The source said he was not planning on running books on any trades Tuesday, but it didn't mean others wouldn't be.

"I think the thing is, no one wants to be the first to go, and everyone's waiting to see where others price," he said.

Another source disagreed and said there would be issues Tuesday.

"There should be a fair amount coming out tomorrow and the rest of the week for that matter," the source said. "I think we'll see a continuation of today, if not more."

Starbucks tighter

The news that the recently underperforming Starbucks had fired its chief executive, Jim Donald, and had brought chairman Howard Schultz back to the CEO post he held from 1987 to 2000, as part of a major restructuring initiative, pushed the company stock up in after-hours trading and proved to be the bondholders' cup of tea as well. Its 6.25% notes due 2017 tightened to about 155 bps over from around 172 bps at the close on Friday, although Monday's trading was light, given the relatively late hour at which the news broke.

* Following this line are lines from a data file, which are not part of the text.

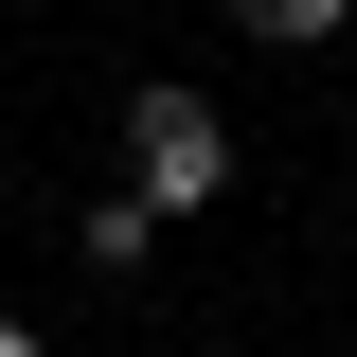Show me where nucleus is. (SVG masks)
<instances>
[{
    "instance_id": "1",
    "label": "nucleus",
    "mask_w": 357,
    "mask_h": 357,
    "mask_svg": "<svg viewBox=\"0 0 357 357\" xmlns=\"http://www.w3.org/2000/svg\"><path fill=\"white\" fill-rule=\"evenodd\" d=\"M126 197H143V215L232 197V126L197 107V89H126Z\"/></svg>"
},
{
    "instance_id": "2",
    "label": "nucleus",
    "mask_w": 357,
    "mask_h": 357,
    "mask_svg": "<svg viewBox=\"0 0 357 357\" xmlns=\"http://www.w3.org/2000/svg\"><path fill=\"white\" fill-rule=\"evenodd\" d=\"M232 18H250L268 54H321V36H340V18H357V0H232Z\"/></svg>"
},
{
    "instance_id": "3",
    "label": "nucleus",
    "mask_w": 357,
    "mask_h": 357,
    "mask_svg": "<svg viewBox=\"0 0 357 357\" xmlns=\"http://www.w3.org/2000/svg\"><path fill=\"white\" fill-rule=\"evenodd\" d=\"M143 232H161L143 197H89V215H72V250H89V268H143Z\"/></svg>"
},
{
    "instance_id": "4",
    "label": "nucleus",
    "mask_w": 357,
    "mask_h": 357,
    "mask_svg": "<svg viewBox=\"0 0 357 357\" xmlns=\"http://www.w3.org/2000/svg\"><path fill=\"white\" fill-rule=\"evenodd\" d=\"M0 357H54V340H36V321H0Z\"/></svg>"
}]
</instances>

Also on the upside was Plano, Tex.-based department store operator JC Penney's 5.75% notes due 2018, which were seen by a market source to have tightened about 10 bps to the 275 bps level. Another gainer was Kraft's 6.125% notes due 2018.

Goldman 6.75s off

On the downside, one of the big losers on the day was Goldman Sachs' 6.75% notes due 2037, which in the past week had tightened solidly -a source saw its spread over Treasuries decline to around 217 bps on Friday, the equivalent of a 4 point rise in its dollar price, from 98 at mid-week to about 102. But on Monday, the profit-takers moved in, as the spread ballooned up to the 270 bps level, equivalent to a dollar-price fall of nearly 6 points on the session.

Also seen in retreat Monday were IBM's 5.05% notes due 2012, which widened out around 15 bps to the 125 bps level. Meanwhile, Comcast's 6.95% bonds due 2037 were out about the same amount, to the 215 bps level.

Financial CDS wider

A trader saw bank and brokerage credit-default swaps widen out, in line with generally easier financial names. He said that while the major brokerage names were about 4 bps to 8 bps wider generally, Bear Stearns zoomed out about 22 bps to a level of 210 bps bid, 220 bps offered. Among the banks, he said, debt-protection costs were generally out 2 bps to 4 bps. But Washington Mutual's CDS costs were 20 bps wider at 465 bps bid, 485 bps offered.

He said, with no small irony, that Bear and WaMu "were the day's two stars."